What struck me wasn’t just the size of the verdicts. It was how little the public understood what was actually happening inside some nursing facilities—and how often families were told that bedsores, malnutrition, amputations, and fatal falls were simply “part of getting old.”
That disconnect is what led to Beyond the Golden Years.
Why I Wanted This to Look Like a PSA, Not an Ad
At First Madison Communications, my goal was never to turn serious issues into spectacle. From the beginning, I told our team we were not making a hard-sell infomercial. We were making something that looked and felt like a long-form public service announcement.
I’ve said it before and I’ll say it again:
my intent was to make it look like a long-form PSA.

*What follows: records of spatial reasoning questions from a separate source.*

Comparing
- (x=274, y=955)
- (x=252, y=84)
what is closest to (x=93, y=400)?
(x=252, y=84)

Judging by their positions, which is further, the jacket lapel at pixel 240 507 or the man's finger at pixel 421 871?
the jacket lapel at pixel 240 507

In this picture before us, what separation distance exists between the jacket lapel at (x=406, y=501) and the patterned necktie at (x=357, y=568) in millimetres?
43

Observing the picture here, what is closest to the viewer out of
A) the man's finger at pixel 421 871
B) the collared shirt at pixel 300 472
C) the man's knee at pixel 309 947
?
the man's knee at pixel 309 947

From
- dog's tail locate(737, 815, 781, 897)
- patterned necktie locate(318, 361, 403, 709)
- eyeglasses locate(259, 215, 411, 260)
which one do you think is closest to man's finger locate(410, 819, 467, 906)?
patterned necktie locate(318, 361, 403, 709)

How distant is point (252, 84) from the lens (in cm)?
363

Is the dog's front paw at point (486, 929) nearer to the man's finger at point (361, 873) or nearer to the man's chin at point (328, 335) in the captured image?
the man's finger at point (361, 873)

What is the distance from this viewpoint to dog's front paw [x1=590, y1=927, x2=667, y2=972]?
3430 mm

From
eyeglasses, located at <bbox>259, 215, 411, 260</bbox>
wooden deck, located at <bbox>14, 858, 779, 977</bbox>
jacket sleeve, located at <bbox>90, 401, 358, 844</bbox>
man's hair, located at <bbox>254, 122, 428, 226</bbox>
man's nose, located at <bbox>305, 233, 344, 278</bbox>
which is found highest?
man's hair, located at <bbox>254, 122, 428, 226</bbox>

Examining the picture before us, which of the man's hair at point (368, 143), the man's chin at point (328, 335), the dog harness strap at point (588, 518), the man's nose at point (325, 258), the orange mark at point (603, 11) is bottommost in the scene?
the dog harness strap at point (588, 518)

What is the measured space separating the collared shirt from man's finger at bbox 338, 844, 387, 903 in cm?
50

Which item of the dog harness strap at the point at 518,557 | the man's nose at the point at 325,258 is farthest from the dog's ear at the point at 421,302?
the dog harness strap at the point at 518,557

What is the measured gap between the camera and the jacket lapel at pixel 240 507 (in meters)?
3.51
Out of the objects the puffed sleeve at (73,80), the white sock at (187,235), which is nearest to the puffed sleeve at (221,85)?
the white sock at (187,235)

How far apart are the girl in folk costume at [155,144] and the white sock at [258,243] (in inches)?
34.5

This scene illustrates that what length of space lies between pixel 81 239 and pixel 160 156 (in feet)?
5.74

We structured the program around education:
- Roundtable discussions with real experts from state aging and health departments
- Nurses, family practitioners, and investigators explaining the warning signs of neglect
- A human story told quietly, in a familiar setting—a family barbecue, with an elderly mother present
The tone mattered. If this felt exploitative, it would fail. If it felt sincere, people would stay with us for 28 minutes—and they did.
Expanding Infomercials into the Service Industry
Up until that point, DRTV had rarely been used for professional services in a thoughtful way. Legal advertising existed, of course, but usually in short-form, high-volume executions.
What we did differently was build a cookie-cutter long-form format that could be localized without losing credibility.
Each version of Beyond the Golden Years allowed a local attorney to deliver the call to action at the end of the program. Calls to the 800 number didn’t go to a call center—they were routed directly to that attorney’s office.
Media placement was intentional and disciplined:
- $10,000–$20,000 per market per month
- 20–40 airings per week depending on the market
- Broadcast affiliates, regional cable, and community access
Dallas firm Dippel & MacArthur was one of the first to participate. During a run on WFAA Channel 8, they generated roughly 30–40 calls—strong results for an attorney who had never advertised on television before.
More important to me than the call volume was the feedback: attorneys told me the show felt tasteful. Families told us it was the first time they realized neglect wasn’t inevitable.
Passing the Bar—and Changing Minds
One of the biggest unknowns at the time was regulation. This was the first 28-minute legal infomercial of its kind in Texas, and it went through full review by the State Bar Advertising Review Committee.
It passed.
In fact, bar officials openly said they expected to see more programs like it.
I understood why lawyers were nervous. No one wanted to be associated with gimmicks. But once the program aired, that concern faded. Even advocacy groups acknowledged that the experts on the show “told it like it is.”
Yes, the attorneys were looking for clients—but they were also helping surface an epidemic that had gone largely unchallenged.
The Results Were Bigger Than Marketing
What happened next was impossible to ignore.
As Beyond the Golden Years aired across Texas and neighboring states:
Nursing home lawsuits increased Jury awards climbed sharply Families began questioning explanations they had previously accepted
According to trial data reported at the time, average nursing home verdicts in Texas jumped from six figures to eight figures in just a few years. The infomercial didn’t create those cases—but it helped educate people that accountability was possible.
One attorney told us that 95% of callers didn’t even need legal representation. They needed information. They needed to know where to turn. To me, that validated everything we were trying to do.
Looking Back
Today, everyone talks about “purpose-driven marketing” and “educational content.” In 1998, we didn’t have those phrases. We just knew that if you respected the audience and used the DRTV format responsibly, it could be a force for something more than sales.
Beyond the Golden Years proved that infomercials didn’t have to be disposable. They could inform, challenge, and still deliver results.
That experience shaped how I’ve thought about direct response ever since.